Consegne dell'esercizio:
a – Indica quante righe dei record contengono la stringa "appliance". Fornisci soltanto il numero.
b – Scrivi il seguito del brano sul Natale e sulla vita cristiana, partendo dopo la sua ultima frase.

Brano fornito:

Siamo disposti a vivere questo Natale in un desiderio vivo di una vita nuova, in una attesa viva di qualche cosa che veramente trasformi fino nelle radici la nostra vita e l'essere nostro? C'è in tutti noi certo, un desiderio di essere migliori, ma attenti, questo essere migliori non mi soddisfa. Essere migliori vuol dire che c'è una continuità di cammino in un certo processo etico della vita per il quale cerchiamo pian piano di modificare il nostro carattere, di modificare il nostro modo di sentire e di vivere, ma tutto questo è proprio dell'uomo, il quale vive secondo una norma che è quella di vivere come si deve vivere, di essere quello che deve essere. Ma qui non si tratta di essere quello che dobbiamo, si tratta di divenire, in qualche modo, compagni di Dio, in qualche modo amici di Dio, cioè di trascendere infinitamente l'umano. Attendere a Dio non si può che in quanto noi viviamo un salto qualitativo, non in quanto camminiamo. Camminare non ci porta mai lontano, non ci porta mai più vicini a Dio, perché non c'è una vicinanza di Dio: o sei in Dio o non sei.
Infatti, voi lo sapete benissimo, uno che abbia ammazzato cinquecento persone, se si converte e si pente, è subito in Dio perché la vita divina non si raggiunge attraverso un cammino, ma attraverso una rottura. È quello che si diceva: l'incontro con Dio opera una frattura nell'uomo, è sempre un morire e risorgere. Noi dobbiamo capire questo. Molto spesso abbiamo concepito la vita cristiana come un cammino continuo. Non è un cammino continuo; anche se c'è un processo nella vita cristiana, questo processo però avviene attraverso un continuo morire e un continuo risorgere.

Record forniti:
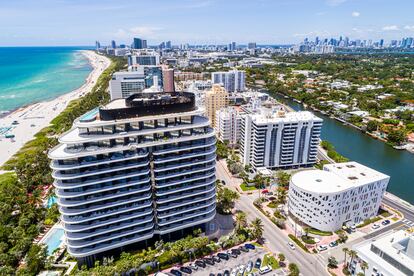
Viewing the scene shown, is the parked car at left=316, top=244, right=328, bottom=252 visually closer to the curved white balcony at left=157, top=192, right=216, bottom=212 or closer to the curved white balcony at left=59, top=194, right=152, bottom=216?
the curved white balcony at left=157, top=192, right=216, bottom=212

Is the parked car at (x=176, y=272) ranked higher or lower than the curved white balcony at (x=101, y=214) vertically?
lower

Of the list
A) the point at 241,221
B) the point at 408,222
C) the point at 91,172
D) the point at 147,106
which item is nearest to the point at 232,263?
the point at 241,221

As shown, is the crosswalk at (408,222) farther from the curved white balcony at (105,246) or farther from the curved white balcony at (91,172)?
the curved white balcony at (91,172)

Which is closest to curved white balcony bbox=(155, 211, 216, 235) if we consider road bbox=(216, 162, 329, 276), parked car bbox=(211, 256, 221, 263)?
parked car bbox=(211, 256, 221, 263)

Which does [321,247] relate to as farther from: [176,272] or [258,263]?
[176,272]

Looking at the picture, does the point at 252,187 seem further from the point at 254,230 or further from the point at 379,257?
the point at 379,257

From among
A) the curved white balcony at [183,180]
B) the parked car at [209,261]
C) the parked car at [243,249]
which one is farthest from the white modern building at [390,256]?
the curved white balcony at [183,180]
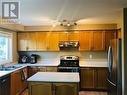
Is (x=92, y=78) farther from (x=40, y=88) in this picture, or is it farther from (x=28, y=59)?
(x=40, y=88)

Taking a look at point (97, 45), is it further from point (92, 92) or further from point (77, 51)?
point (92, 92)

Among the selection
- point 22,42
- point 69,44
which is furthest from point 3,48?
point 69,44

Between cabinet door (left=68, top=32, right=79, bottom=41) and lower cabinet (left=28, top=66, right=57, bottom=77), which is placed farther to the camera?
cabinet door (left=68, top=32, right=79, bottom=41)

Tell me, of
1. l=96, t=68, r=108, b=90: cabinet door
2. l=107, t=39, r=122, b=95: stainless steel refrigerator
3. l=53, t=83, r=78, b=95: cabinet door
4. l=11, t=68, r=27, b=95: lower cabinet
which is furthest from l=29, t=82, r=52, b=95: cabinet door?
l=96, t=68, r=108, b=90: cabinet door

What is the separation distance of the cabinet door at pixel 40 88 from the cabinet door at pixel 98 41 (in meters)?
3.35

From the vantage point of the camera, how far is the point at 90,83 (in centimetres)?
649

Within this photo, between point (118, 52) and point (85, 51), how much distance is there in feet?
8.99

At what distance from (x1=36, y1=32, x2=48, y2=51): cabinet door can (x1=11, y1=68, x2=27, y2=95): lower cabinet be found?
1.09 meters

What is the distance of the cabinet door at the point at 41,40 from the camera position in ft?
22.9

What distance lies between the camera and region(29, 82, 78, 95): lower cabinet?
3744 mm

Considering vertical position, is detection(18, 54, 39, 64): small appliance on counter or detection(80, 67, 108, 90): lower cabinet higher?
detection(18, 54, 39, 64): small appliance on counter

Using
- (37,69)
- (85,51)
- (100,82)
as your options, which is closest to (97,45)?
(85,51)

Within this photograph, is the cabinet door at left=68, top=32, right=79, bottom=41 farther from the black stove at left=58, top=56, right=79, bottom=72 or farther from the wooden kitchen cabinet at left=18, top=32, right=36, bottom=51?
the wooden kitchen cabinet at left=18, top=32, right=36, bottom=51

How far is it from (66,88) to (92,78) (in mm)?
2874
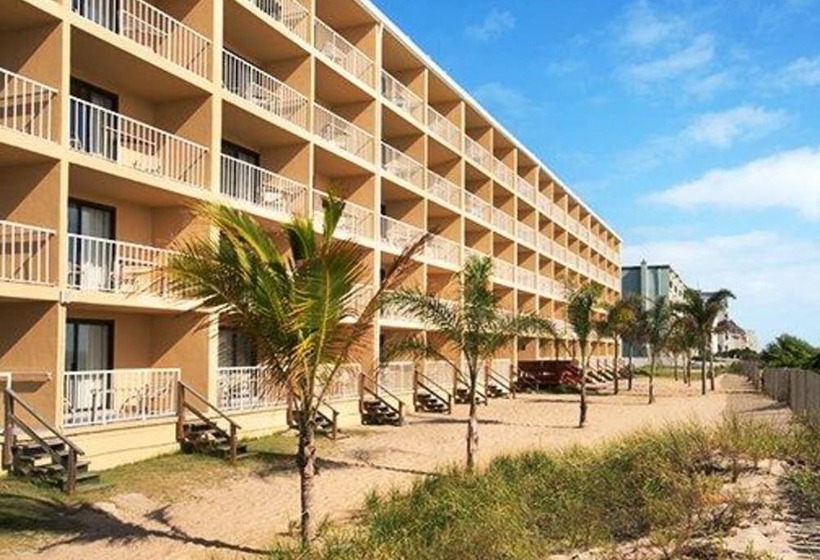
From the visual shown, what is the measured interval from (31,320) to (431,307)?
859cm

Problemi risolti:
a – 2

b –
Come tante altre volte si è detto anche in Comunità, la vita cristiana implica. per sé una conversione perenne. Cos'è la conversione perenne? È uno strapparci alle proprie radici, è un tendere verso Dio, è un essere presi da Lui. Tutto questo vuol dire continuamente morire a noi stessi per risorgere in Lui, in un modo sempre nuovo, perché Dio rimane sempre l'eterna Novità, ma è sempre un morire e risorgere.
Ora, per vivere il Natale, bisogna dunque sentire prima di tutto il bisogno di morire a noi stessi, bisogna sentire e vivere questa volontà di morire a noi stessi per essere presi da Lui, posseduti da Lui. Sentiamo tutto questo? Sentiamo, come sentivano i primitivi anche nella religione cosmica, che ogni anno la creazione precipita come nel vuoto, come nel nulla, come nella morte e Dio la riprende sempre all'ultimo tuffo per farla rivivere? Noi qualche cosa di simile dobbiamo vivere nel nostro rapporto con Dio. La continuità è soltanto apparente; perché di fatto, se tu non muori a te stesso, le tue virtù di oggi divengano, invece che virtù, impedimento all'unione con Dio.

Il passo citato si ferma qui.